Change every occurrence of "camera" to "viewer" throughout the items below and write all of them out again with nothing else altered. Leave the pictures out.

>> start Given records

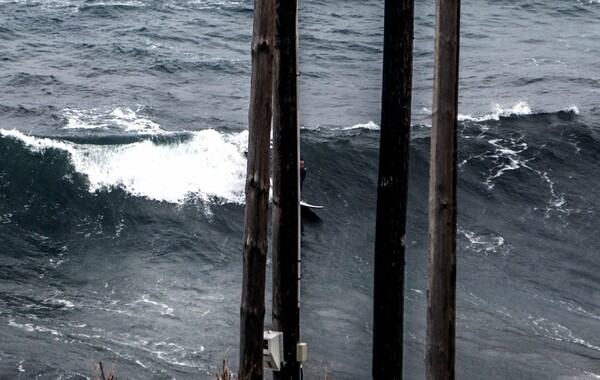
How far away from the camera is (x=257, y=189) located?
25.5 feet

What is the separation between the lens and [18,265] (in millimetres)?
18938

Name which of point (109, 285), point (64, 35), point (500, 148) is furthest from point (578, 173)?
point (64, 35)

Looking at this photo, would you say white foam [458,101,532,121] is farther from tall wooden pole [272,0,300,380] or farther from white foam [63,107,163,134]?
tall wooden pole [272,0,300,380]

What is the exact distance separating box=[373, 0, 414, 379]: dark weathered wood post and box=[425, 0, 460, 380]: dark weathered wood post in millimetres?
240

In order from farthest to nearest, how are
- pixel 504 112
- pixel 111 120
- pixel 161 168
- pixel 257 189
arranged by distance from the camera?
pixel 504 112 → pixel 111 120 → pixel 161 168 → pixel 257 189

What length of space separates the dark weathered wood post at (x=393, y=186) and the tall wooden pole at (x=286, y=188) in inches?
27.0

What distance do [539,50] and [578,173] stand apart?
373 inches

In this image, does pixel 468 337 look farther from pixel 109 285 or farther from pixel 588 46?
pixel 588 46

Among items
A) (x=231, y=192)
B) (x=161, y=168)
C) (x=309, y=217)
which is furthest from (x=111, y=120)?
(x=309, y=217)

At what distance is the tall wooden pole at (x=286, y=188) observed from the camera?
8.27m

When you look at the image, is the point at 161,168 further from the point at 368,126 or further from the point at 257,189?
the point at 257,189

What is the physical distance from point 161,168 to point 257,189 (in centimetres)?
1570

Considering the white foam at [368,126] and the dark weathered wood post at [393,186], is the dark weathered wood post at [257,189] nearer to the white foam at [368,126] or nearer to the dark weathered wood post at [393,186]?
the dark weathered wood post at [393,186]

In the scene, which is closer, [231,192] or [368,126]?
[231,192]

>> end Given records

* [Task response]:
How far away from the viewer is (x=257, y=189) located?
25.5 feet

What is the separation between the lens and [18,265] (in millimetres)?
18938

Name which of point (109, 285), point (64, 35), point (500, 148) is furthest from point (578, 173)?
point (64, 35)

Looking at this photo, would you say white foam [458,101,532,121] is farther from tall wooden pole [272,0,300,380] or farther from white foam [63,107,163,134]?
tall wooden pole [272,0,300,380]

What is the exact distance separating box=[373, 0, 414, 379]: dark weathered wood post and box=[425, 0, 460, 380]: dark weathered wood post in millimetres?
240

In order from farthest to nearest, how are
- pixel 504 112
- pixel 111 120
- pixel 161 168
- pixel 257 189
arranged by distance from the viewer?
pixel 504 112 → pixel 111 120 → pixel 161 168 → pixel 257 189

What length of space separates the dark weathered wood post at (x=393, y=186) and the tall wooden pole at (x=286, y=188) in inches?
27.0

What distance do [539,50] and [578,173] stand apart?
373 inches

In this image, does pixel 468 337 look farther from pixel 109 285 or farther from pixel 588 46?
pixel 588 46

Among items
A) (x=231, y=192)
B) (x=161, y=168)
C) (x=309, y=217)
which is furthest from (x=111, y=120)?
(x=309, y=217)

At what distance is the tall wooden pole at (x=286, y=188) observed from the viewer?
8.27m

When you look at the image, is the point at 161,168 further from the point at 368,126 or further from the point at 257,189?
the point at 257,189

What is the physical distance from point 161,168 to point 257,189 (in centimetres)?
1570

Considering the white foam at [368,126] and the dark weathered wood post at [393,186], is the dark weathered wood post at [257,189] nearer to the white foam at [368,126] or nearer to the dark weathered wood post at [393,186]?
the dark weathered wood post at [393,186]

In the scene, which is closer, [231,192] or [368,126]?
[231,192]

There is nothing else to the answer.